WASHINGTON (WAVY) — The Atlantic could see an “above-normal” hurricane season in 2017, with as many as 17 named storms and nine hurricanes, according to predictions from National Oceanic and Atmospheric Administration forecasters.
NOAA’s Climate Prediction Center released its predictions Thursday, saying there is 45 percent chance of an above-normal season and a 20 percent chance of a below-normal season.
Forecasters are predicting a 70 percent likelihood for 11 to 17 named storms, five to nine of which could be come hurricane — and two to four could be major hurricanes of Category 3 or higher.
The 2017 outlook comes one week before the season begins.
NOAA says 2017 could be comparable to the 2016 season — which 15 named storms and four major hurricanes.
A handful of the storms last year impacted the Hampton Roads region, including Hurricane Matthew in mid-October.
Areas around the region are continuing to recover from Matthew as the 2017 season approaches.
The October storm caused millions of dollars in damages in some areas across southeastern Virginia and northeast North Carolina.
Matthew has been retired as an Atlantic tropical storm name.
Matthew hit the region about a month after Tropical Storm Hermine caused widespread flooding and power outages in the region.

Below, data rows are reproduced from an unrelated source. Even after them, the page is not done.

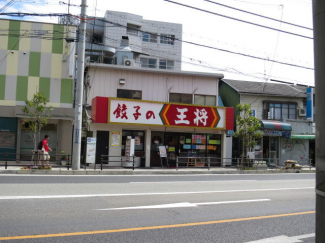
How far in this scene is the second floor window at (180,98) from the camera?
2389 cm

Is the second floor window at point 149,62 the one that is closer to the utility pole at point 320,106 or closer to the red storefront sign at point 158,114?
the red storefront sign at point 158,114

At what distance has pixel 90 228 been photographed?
20.8 feet

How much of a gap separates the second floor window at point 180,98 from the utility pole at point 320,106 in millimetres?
21101

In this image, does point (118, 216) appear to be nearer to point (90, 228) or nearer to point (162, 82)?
point (90, 228)

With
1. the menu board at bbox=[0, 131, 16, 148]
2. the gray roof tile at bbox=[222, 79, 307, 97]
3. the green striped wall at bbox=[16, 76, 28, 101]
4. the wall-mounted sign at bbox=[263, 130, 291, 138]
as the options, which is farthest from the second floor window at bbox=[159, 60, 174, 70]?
the menu board at bbox=[0, 131, 16, 148]

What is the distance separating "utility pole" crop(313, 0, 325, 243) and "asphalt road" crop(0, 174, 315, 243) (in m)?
3.49

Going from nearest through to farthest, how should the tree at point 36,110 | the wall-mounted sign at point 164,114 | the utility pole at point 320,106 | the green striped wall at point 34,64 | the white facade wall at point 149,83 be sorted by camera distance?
the utility pole at point 320,106 < the tree at point 36,110 < the wall-mounted sign at point 164,114 < the green striped wall at point 34,64 < the white facade wall at point 149,83

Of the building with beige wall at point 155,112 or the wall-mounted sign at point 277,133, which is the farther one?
the wall-mounted sign at point 277,133

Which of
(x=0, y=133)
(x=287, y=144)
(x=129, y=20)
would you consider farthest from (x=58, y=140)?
(x=129, y=20)

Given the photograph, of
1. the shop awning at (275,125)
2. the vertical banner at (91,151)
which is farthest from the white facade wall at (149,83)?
the shop awning at (275,125)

North Carolina was again hammered by flood waters before Matthew when the remnants of Tropical Storm Julia swept across the state in late-September.
A state of emergency was declared for 11 counties — including Bertie and Chowan — as a result of the storm’s impact.
The U.S. Navy recently prepared for the upcoming hurricane season with two simulated storm events.
NOAA says it does not predict how many storms could make landfall.
The 2017 Hurricane Season runs from June 1 to Nov. 30.